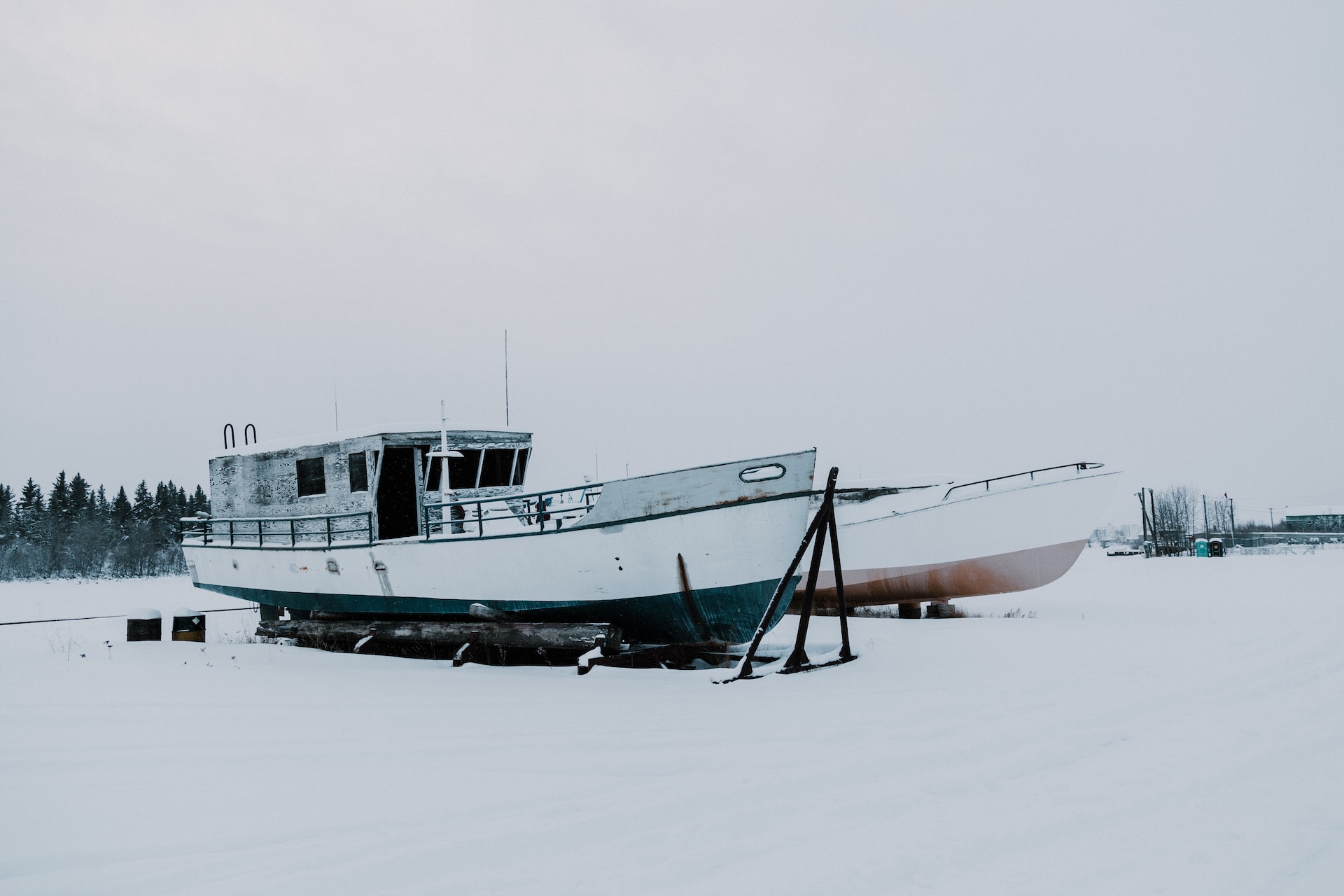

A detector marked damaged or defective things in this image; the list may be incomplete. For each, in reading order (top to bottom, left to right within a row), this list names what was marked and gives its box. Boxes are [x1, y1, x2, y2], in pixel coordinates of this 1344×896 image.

broken window [298, 454, 326, 498]
broken window [347, 454, 367, 490]
broken window [445, 448, 482, 490]
broken window [482, 451, 518, 487]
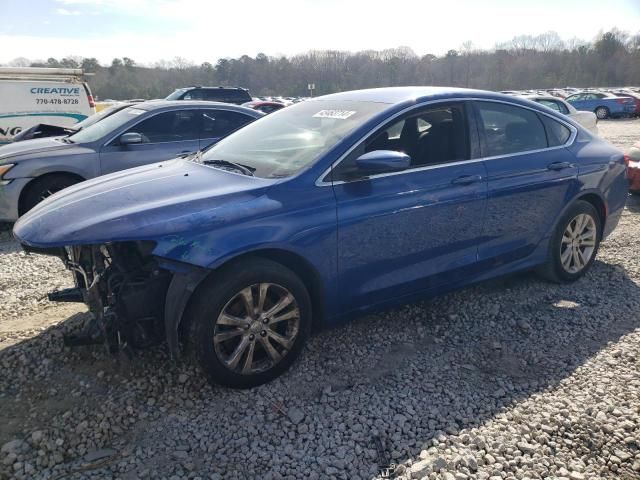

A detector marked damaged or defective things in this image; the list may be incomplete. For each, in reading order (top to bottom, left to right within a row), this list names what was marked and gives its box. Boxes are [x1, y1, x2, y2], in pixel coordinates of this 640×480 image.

crumpled hood [0, 136, 75, 162]
crumpled hood [13, 158, 276, 248]
damaged front end [44, 242, 172, 354]
broken headlight area [48, 242, 172, 354]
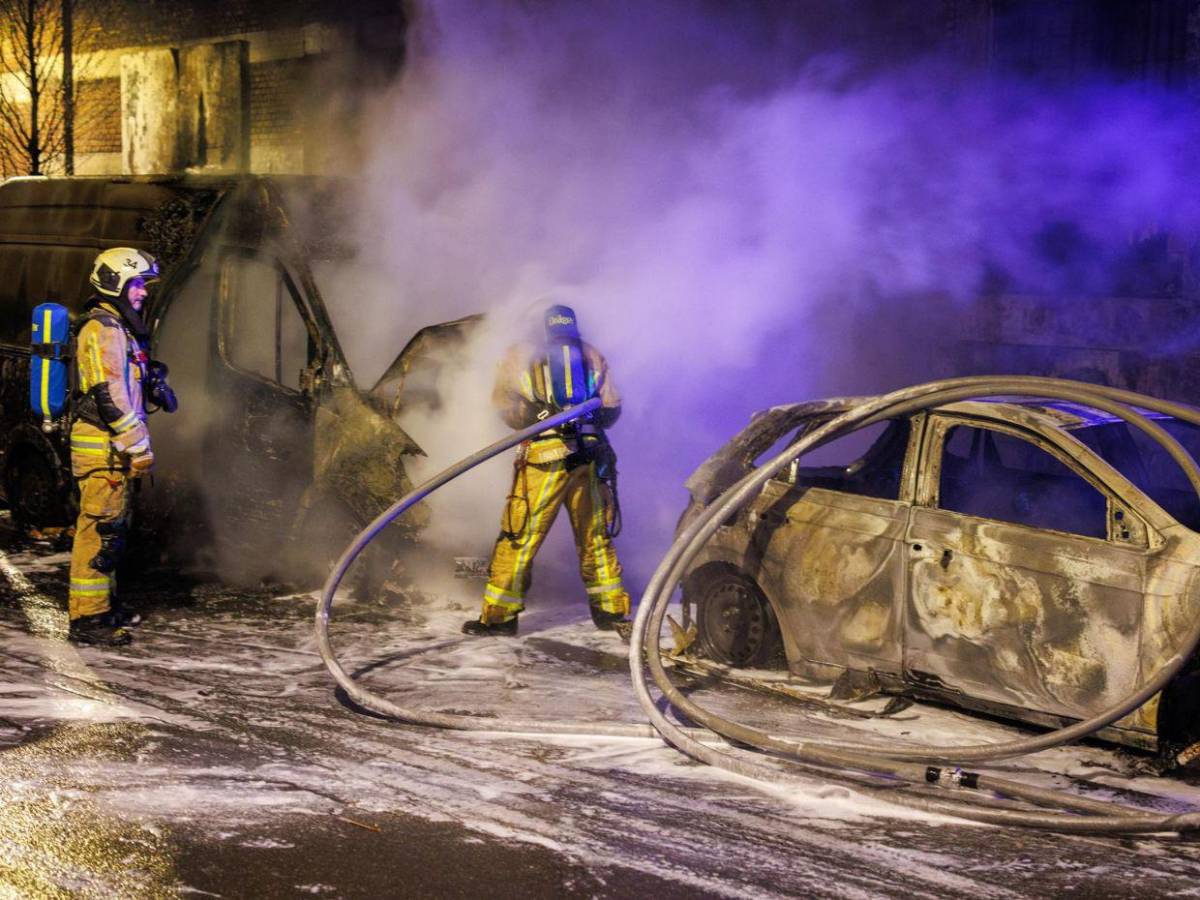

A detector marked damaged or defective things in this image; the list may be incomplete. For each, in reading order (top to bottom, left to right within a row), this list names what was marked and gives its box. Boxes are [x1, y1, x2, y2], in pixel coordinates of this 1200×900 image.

burnt car wheel [4, 448, 66, 532]
burnt car tire [3, 448, 68, 532]
burnt van [0, 177, 434, 585]
burnt car [0, 177, 453, 585]
burnt car door [208, 250, 316, 561]
burnt car tire [686, 571, 787, 672]
burnt car wheel [691, 571, 782, 672]
burnt car door [744, 415, 921, 676]
burnt car [681, 398, 1200, 758]
charred car interior [681, 398, 1200, 758]
burnt car door [902, 415, 1147, 720]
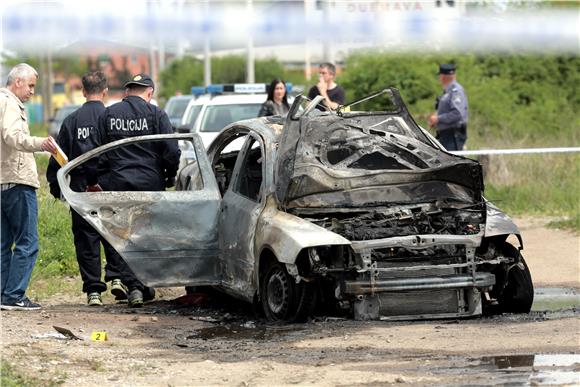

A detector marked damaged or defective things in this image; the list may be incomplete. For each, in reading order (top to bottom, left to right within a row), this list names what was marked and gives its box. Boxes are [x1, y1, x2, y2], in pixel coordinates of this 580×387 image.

burned car [56, 89, 532, 322]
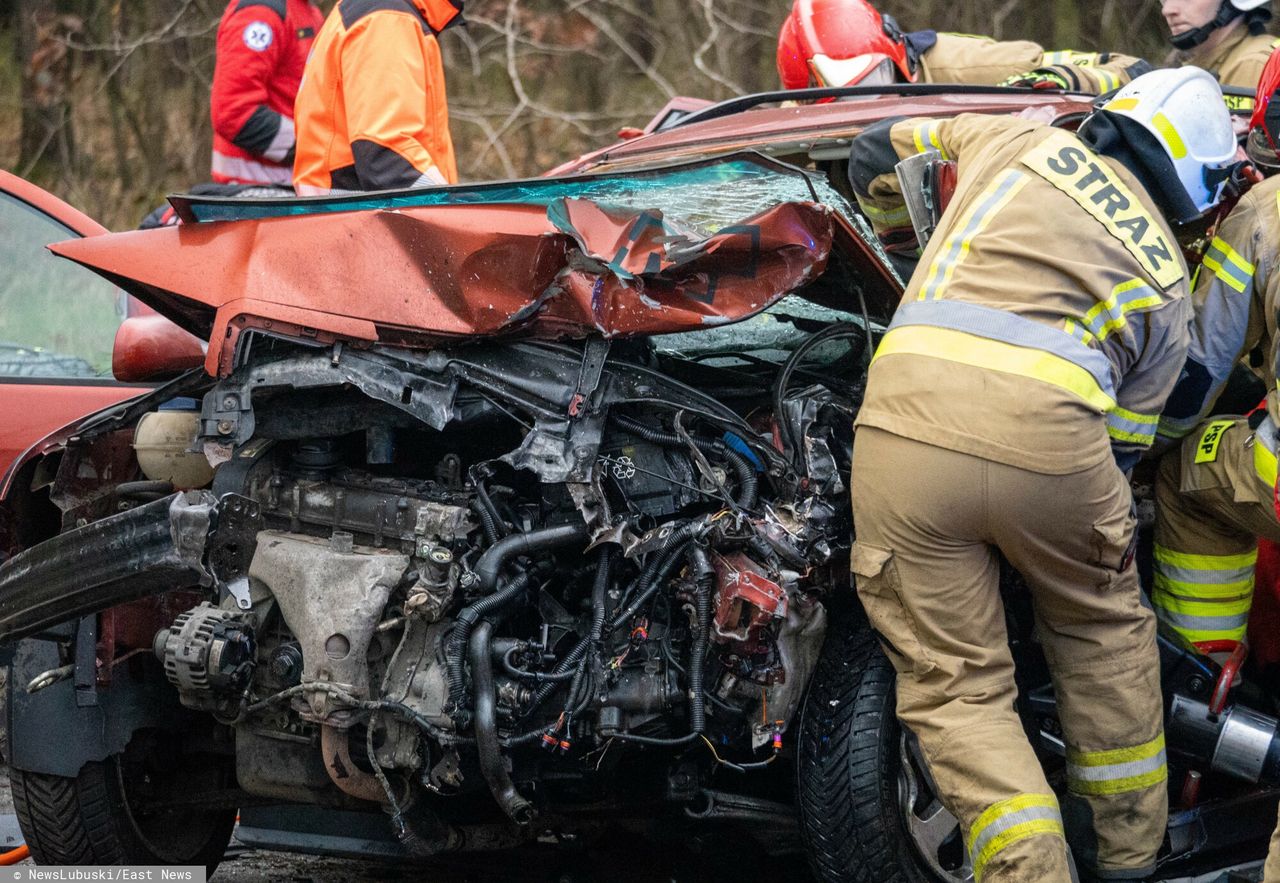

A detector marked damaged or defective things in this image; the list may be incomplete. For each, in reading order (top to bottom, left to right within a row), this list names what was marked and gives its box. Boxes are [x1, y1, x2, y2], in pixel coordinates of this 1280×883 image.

torn sheet metal [47, 150, 829, 373]
crushed car hood [47, 152, 890, 373]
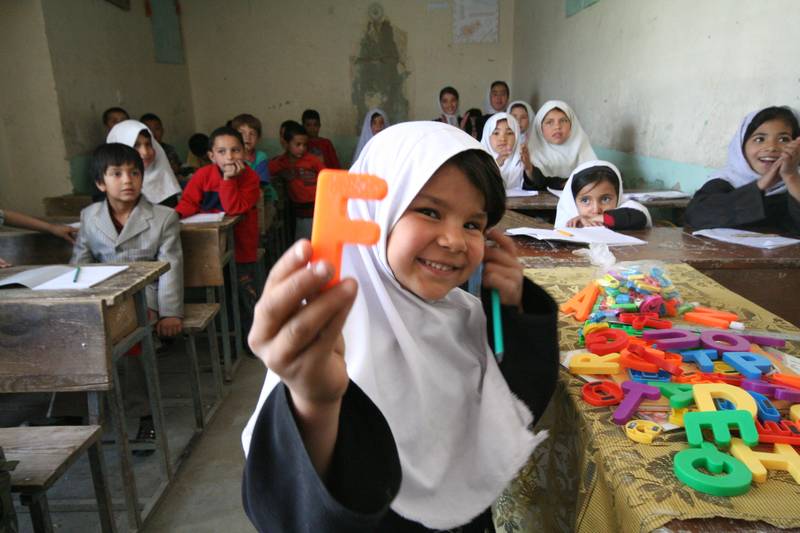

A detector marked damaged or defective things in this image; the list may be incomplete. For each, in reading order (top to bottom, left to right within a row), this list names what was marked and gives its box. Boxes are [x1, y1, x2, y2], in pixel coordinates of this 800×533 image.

peeling plaster wall [0, 2, 70, 214]
peeling plaster wall [183, 0, 512, 154]
peeling plaster wall [512, 0, 800, 190]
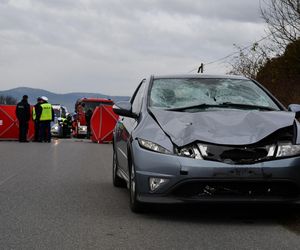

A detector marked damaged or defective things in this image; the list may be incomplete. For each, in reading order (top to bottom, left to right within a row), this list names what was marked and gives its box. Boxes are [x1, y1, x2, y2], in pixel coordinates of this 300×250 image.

shattered windshield [149, 78, 280, 111]
severely damaged car [112, 74, 300, 213]
crushed car hood [151, 108, 296, 146]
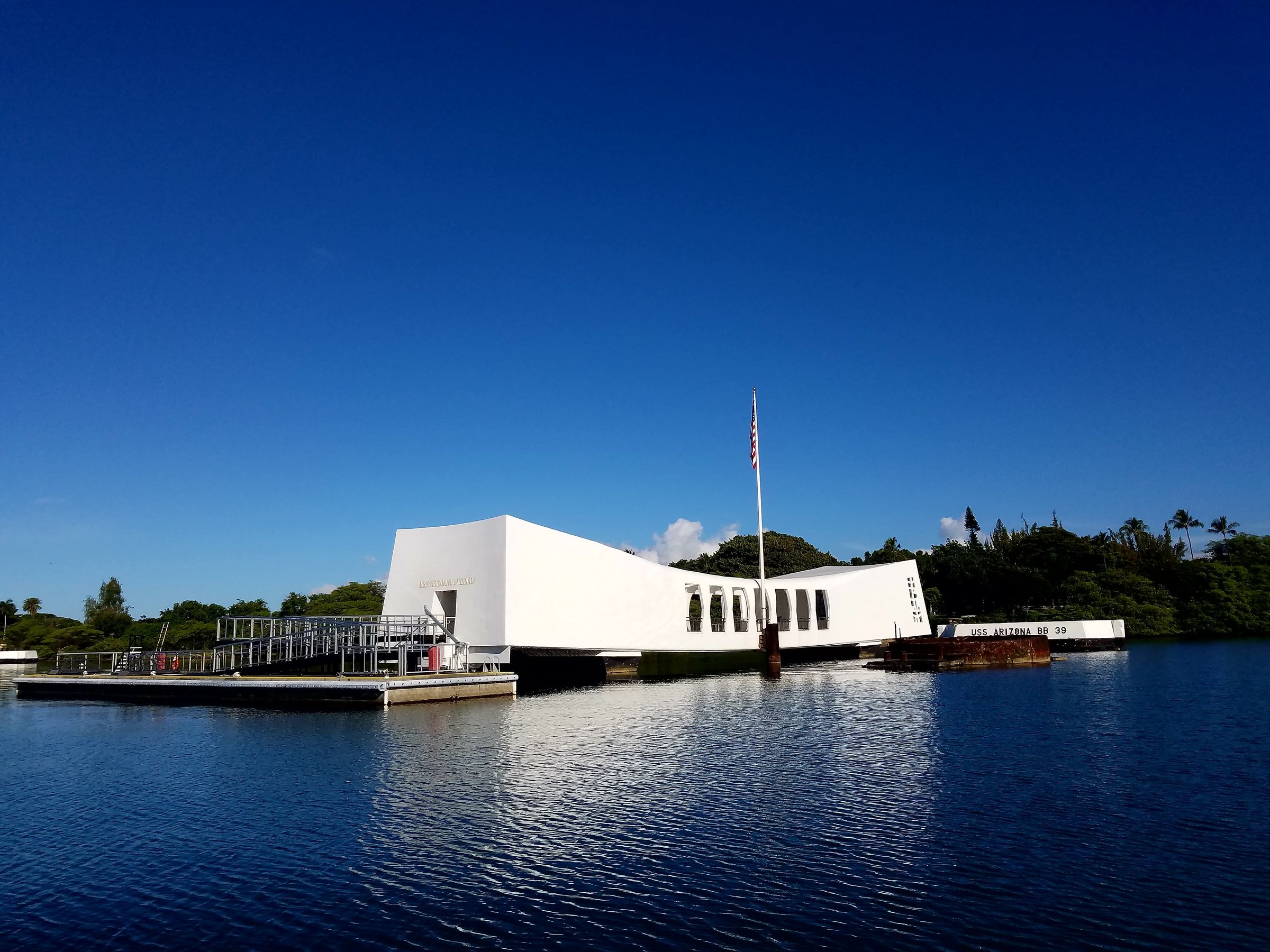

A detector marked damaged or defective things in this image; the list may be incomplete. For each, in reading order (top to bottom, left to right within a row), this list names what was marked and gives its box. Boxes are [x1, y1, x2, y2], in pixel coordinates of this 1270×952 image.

rusted metal hull [864, 637, 1051, 675]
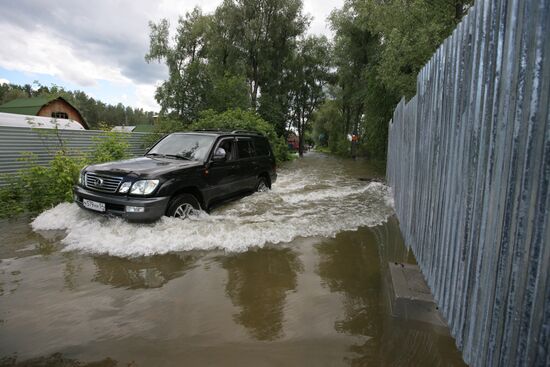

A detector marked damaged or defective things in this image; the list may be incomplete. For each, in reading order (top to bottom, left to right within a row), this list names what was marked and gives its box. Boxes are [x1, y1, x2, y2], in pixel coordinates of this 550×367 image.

rusty fence panel [0, 127, 153, 185]
rusty fence panel [388, 1, 550, 366]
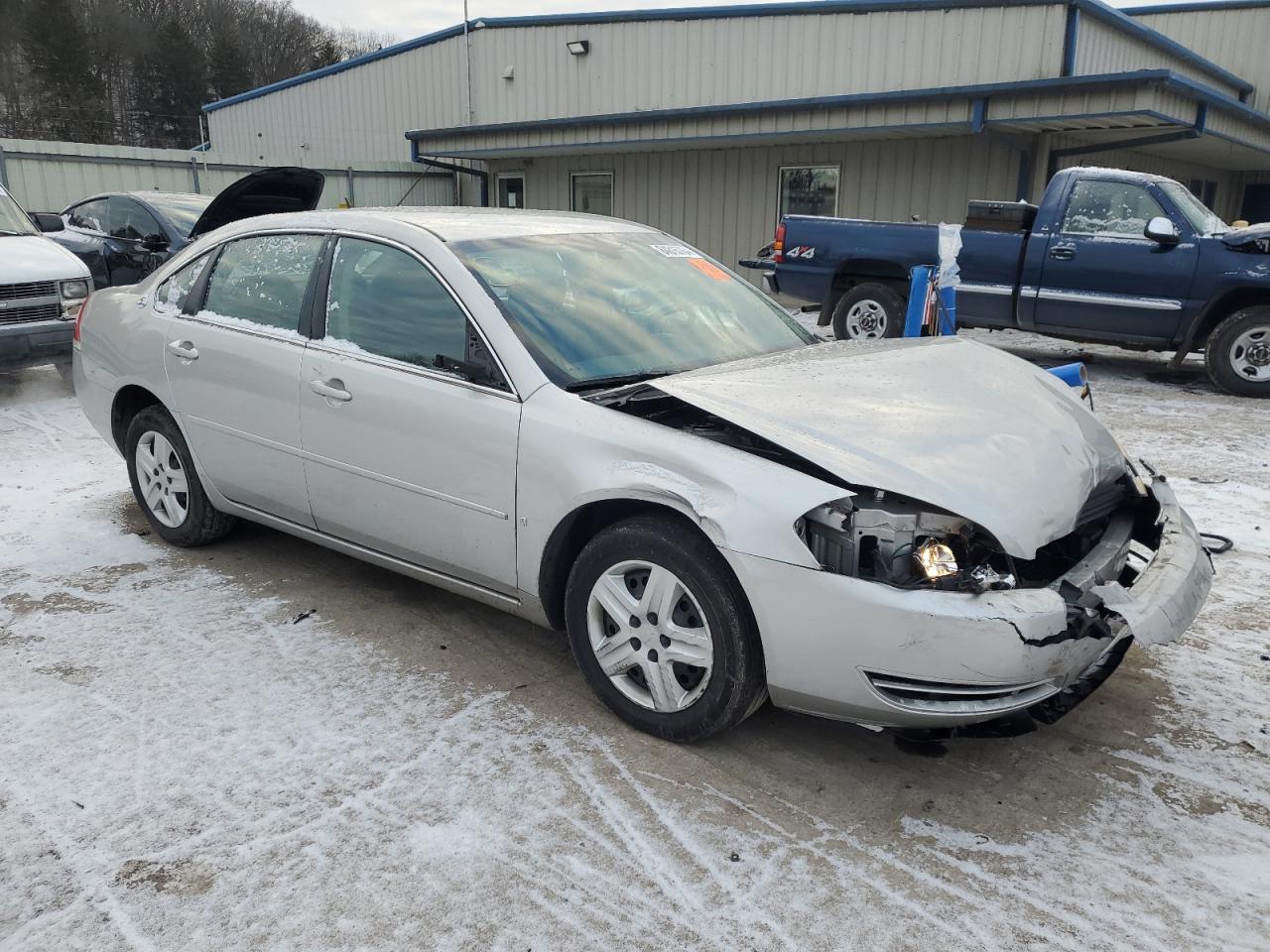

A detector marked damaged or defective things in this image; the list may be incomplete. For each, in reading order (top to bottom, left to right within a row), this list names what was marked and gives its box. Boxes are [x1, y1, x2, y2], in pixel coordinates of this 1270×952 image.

damaged silver car [73, 210, 1213, 746]
broken headlight [797, 495, 1016, 594]
crumpled front bumper [726, 477, 1208, 731]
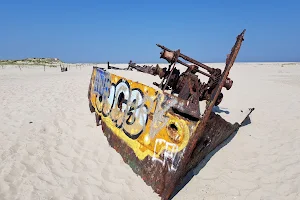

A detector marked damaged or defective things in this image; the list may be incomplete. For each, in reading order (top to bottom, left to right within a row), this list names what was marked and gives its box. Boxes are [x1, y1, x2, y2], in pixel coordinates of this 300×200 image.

corroded metal hull [87, 68, 241, 199]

※ ※ ※

* [YOUR ASSIGNMENT]:
Exact copy, pictures removed: set down the whole listing above.

* [SOLUTION TO THIS PROBLEM]:
A detector marked damaged or defective things in this image; the list may be incomplete. For each, in reading order (top to bottom, left to right within a row), this list names what was marked and gives its box. Boxes are [x1, y1, x2, y2], in pixel coordinates of this 1344×896 image.

broken window [298, 454, 326, 498]
broken window [347, 454, 367, 490]
broken window [445, 448, 482, 490]
broken window [482, 451, 518, 487]

A detector marked damaged or defective things in this image; the list may be incomplete. For each, in reading order (top to bottom, left to right within a row), this list names what was marked and gives its box. Boxes are [x1, y1, x2, y2], in pixel coordinates of this 640×480 image.

crumpled hood [0, 136, 75, 162]
crumpled hood [13, 158, 276, 248]
damaged front end [44, 242, 172, 354]
broken headlight area [48, 242, 172, 354]

A detector marked damaged or defective things in this image; the list may be incomplete. For each, in reading order (top to bottom, left to right within a row), this list names what was marked and gives its box. Boxes are [x1, y1, x2, y2], in pixel coordinates of this 1200×900 image.

burnt car wheel [4, 448, 66, 532]
burnt car tire [3, 448, 68, 532]
burnt van [0, 177, 434, 585]
burnt car [0, 177, 453, 585]
burnt car door [208, 250, 316, 561]
burnt car tire [686, 571, 787, 672]
burnt car wheel [691, 571, 782, 672]
burnt car door [744, 415, 921, 676]
burnt car [681, 398, 1200, 758]
charred car interior [681, 398, 1200, 758]
burnt car door [902, 415, 1147, 720]

A detector marked damaged or defective things in this image; the list may be incomplete. For each, in reading order (top to bottom, left to right within a row), this list names what was marked and gives its box. Boxes are [x1, y1, x2, y2], in pixel coordinates of this 580×387 image.

burned car [56, 89, 532, 322]

A detector marked damaged or defective things in this image; the list may be incomplete. For each, in reading order (top to bottom, left to right within a row), this list names what was marked and gives its box. Boxes are [x1, y1, x2, y2], in pixel coordinates of this 1280×883 image.

torn sheet metal [47, 150, 829, 373]
crushed car hood [47, 152, 890, 373]

A detector marked damaged or defective things in this image; the list may be incomplete. For each, in reading order (top to bottom, left to right within a row), this list names what was marked and gives its box. Boxes are [x1, y1, x2, y2], in pixel coordinates of this 800×533 image.

peeling plaster wall [0, 2, 70, 214]
peeling plaster wall [183, 0, 512, 154]
peeling plaster wall [512, 0, 800, 190]

A detector marked damaged or defective things in this image; the list may be incomplete. For each, in reading order (top to bottom, left to right within a row), this list names what was marked and gives its box. Boxes are [x1, y1, x2, y2], in pixel coordinates of this 300×250 image.

shattered windshield [149, 78, 280, 111]
severely damaged car [112, 74, 300, 213]
crushed car hood [151, 108, 296, 146]

A detector marked damaged or defective things in this image; the list may be incomplete. For each, in reading order (top to bottom, left to right within a row), this list names what was marked and gives its box. Boxes are [x1, y1, x2, y2], in pixel coordinates of this 1270×952 image.

rusted metal hull [864, 637, 1051, 675]

A detector marked damaged or defective things in this image; the list may be incomplete. For each, in reading order (top to bottom, left to right within a row), this list names what was marked and gives its box. Boxes are [x1, y1, x2, y2], in pixel coordinates of this 550×367 image.

rusty fence panel [0, 127, 153, 185]
rusty fence panel [388, 1, 550, 366]

A detector marked damaged or defective things in this image; the list may be incomplete. For each, in reading order (top to bottom, left to right within a row), this list names what was marked and gives its box. Boxes are [x1, y1, x2, y2], in pixel coordinates of this 1270×952 image.

damaged silver car [73, 210, 1213, 746]
broken headlight [797, 495, 1016, 594]
crumpled front bumper [726, 477, 1208, 731]

A detector marked damaged or defective things in this image; the list may be incomplete. For each, in reading order (top to bottom, left to right within a row), this list names what was marked and gives its box. Boxes are [x1, y1, x2, y2], in pixel coordinates of this 300×200 image.

corroded metal hull [87, 68, 241, 199]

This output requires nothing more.